- _WHAT NEEDS TO BE DONE_
Copy the entries below word for word, from the line containing "How far is outstretched" through the line containing "Answer: point 108,433", including both of those lines and nothing else.

..........

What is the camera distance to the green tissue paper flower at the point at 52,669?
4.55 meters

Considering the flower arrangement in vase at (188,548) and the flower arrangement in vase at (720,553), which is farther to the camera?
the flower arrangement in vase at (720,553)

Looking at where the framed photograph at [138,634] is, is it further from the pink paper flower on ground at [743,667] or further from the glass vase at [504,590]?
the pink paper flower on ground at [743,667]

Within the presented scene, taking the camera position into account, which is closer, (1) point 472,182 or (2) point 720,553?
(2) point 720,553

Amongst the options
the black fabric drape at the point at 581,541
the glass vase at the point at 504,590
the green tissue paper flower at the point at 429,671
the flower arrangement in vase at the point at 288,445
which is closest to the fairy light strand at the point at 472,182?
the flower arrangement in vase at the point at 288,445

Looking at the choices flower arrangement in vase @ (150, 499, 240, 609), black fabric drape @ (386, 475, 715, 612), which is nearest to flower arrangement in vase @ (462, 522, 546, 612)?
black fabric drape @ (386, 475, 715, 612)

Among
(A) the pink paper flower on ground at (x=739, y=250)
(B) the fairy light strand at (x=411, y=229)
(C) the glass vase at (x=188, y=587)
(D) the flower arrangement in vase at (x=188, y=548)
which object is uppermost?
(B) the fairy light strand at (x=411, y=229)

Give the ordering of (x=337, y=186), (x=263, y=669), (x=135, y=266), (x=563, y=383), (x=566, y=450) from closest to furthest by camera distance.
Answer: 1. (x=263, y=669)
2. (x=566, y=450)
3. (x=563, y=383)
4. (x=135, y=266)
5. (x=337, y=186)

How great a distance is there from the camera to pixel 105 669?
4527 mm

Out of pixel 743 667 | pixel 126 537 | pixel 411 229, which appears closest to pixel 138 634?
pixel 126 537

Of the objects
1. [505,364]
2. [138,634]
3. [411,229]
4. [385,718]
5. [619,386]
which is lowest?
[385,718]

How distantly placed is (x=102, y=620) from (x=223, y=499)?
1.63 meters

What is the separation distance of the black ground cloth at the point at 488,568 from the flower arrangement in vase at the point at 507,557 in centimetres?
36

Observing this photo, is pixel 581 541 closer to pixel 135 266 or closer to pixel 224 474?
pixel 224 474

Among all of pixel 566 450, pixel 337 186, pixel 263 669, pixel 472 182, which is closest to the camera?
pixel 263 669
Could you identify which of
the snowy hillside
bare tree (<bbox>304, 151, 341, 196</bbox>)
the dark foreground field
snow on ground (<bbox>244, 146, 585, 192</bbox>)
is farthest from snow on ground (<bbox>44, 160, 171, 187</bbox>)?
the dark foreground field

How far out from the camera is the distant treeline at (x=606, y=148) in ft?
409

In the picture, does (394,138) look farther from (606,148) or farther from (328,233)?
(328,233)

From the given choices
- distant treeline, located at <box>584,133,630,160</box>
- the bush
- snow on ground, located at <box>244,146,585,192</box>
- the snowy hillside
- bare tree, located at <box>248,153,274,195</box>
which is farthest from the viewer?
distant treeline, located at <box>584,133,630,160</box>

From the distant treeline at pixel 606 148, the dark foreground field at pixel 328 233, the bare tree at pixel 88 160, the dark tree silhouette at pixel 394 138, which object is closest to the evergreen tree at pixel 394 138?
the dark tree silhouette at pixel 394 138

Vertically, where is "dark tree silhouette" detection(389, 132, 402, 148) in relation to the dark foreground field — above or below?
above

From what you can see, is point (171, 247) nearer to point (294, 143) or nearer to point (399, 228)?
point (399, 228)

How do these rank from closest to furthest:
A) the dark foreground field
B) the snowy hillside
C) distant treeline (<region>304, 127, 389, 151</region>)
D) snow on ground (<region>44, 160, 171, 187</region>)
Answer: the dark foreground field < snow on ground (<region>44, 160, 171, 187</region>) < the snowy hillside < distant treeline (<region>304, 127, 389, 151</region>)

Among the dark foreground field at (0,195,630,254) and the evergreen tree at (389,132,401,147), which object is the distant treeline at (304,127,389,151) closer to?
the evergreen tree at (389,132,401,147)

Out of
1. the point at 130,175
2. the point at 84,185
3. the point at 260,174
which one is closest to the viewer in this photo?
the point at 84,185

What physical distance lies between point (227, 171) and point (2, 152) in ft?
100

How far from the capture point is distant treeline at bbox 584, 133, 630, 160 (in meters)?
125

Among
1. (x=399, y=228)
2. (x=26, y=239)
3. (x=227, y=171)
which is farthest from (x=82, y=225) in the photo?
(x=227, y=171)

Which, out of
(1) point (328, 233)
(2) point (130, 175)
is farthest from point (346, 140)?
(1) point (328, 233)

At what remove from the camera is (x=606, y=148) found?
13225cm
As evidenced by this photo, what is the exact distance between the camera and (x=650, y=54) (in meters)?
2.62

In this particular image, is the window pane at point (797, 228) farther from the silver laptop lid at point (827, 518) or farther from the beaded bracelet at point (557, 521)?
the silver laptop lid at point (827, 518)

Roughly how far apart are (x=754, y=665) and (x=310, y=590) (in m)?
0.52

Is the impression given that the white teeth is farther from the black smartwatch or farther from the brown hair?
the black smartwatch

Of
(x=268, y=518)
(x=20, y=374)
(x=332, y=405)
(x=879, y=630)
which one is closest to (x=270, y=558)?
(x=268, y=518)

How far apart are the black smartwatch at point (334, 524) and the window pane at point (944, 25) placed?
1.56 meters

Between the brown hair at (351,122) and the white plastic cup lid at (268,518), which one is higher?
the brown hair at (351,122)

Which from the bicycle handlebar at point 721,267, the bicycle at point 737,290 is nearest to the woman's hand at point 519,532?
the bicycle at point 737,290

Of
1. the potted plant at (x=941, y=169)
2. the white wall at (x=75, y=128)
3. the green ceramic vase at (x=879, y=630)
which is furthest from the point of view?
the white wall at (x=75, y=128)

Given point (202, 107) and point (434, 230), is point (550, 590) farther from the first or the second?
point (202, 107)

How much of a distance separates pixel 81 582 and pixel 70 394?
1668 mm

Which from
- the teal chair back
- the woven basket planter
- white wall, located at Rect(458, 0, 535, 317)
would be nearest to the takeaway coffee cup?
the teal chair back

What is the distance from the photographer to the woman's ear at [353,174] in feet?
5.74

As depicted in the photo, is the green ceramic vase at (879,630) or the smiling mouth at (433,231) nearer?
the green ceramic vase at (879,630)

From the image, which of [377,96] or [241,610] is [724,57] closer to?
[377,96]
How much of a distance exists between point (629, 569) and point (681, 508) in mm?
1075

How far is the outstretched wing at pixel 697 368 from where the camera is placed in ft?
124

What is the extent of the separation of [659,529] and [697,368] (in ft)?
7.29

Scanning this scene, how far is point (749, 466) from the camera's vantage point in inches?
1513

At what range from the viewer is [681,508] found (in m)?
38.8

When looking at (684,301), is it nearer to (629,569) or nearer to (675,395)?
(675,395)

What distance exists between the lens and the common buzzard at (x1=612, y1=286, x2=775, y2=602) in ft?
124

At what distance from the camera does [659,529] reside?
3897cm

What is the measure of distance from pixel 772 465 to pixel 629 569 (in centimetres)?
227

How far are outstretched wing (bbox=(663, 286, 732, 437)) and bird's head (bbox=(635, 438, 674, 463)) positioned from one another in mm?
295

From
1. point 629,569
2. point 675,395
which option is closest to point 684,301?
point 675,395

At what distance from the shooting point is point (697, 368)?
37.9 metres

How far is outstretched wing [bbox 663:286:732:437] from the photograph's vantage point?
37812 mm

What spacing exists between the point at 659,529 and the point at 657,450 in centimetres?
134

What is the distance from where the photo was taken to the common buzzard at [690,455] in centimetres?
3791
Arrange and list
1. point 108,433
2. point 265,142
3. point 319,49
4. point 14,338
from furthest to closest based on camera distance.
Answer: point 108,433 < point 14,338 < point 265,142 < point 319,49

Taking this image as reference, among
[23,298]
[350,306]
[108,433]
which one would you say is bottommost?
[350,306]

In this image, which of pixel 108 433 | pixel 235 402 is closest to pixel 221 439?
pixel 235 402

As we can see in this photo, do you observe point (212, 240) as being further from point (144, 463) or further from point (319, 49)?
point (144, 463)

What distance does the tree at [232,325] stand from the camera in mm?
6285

..........

- _SOLUTION_
How far is outstretched wing [bbox 663:286:732:437] from the photograph's vantage point?
37812 mm

What spacing exists between the point at 659,529 and the point at 657,450 in centimetres?
134

What is the distance from where the photo was taken to the common buzzard at [690,455] in centimetres?
3791
Arrange and list
1. point 108,433
2. point 265,142
3. point 319,49
4. point 14,338
from furthest to closest based on camera distance.
Answer: point 108,433 < point 14,338 < point 265,142 < point 319,49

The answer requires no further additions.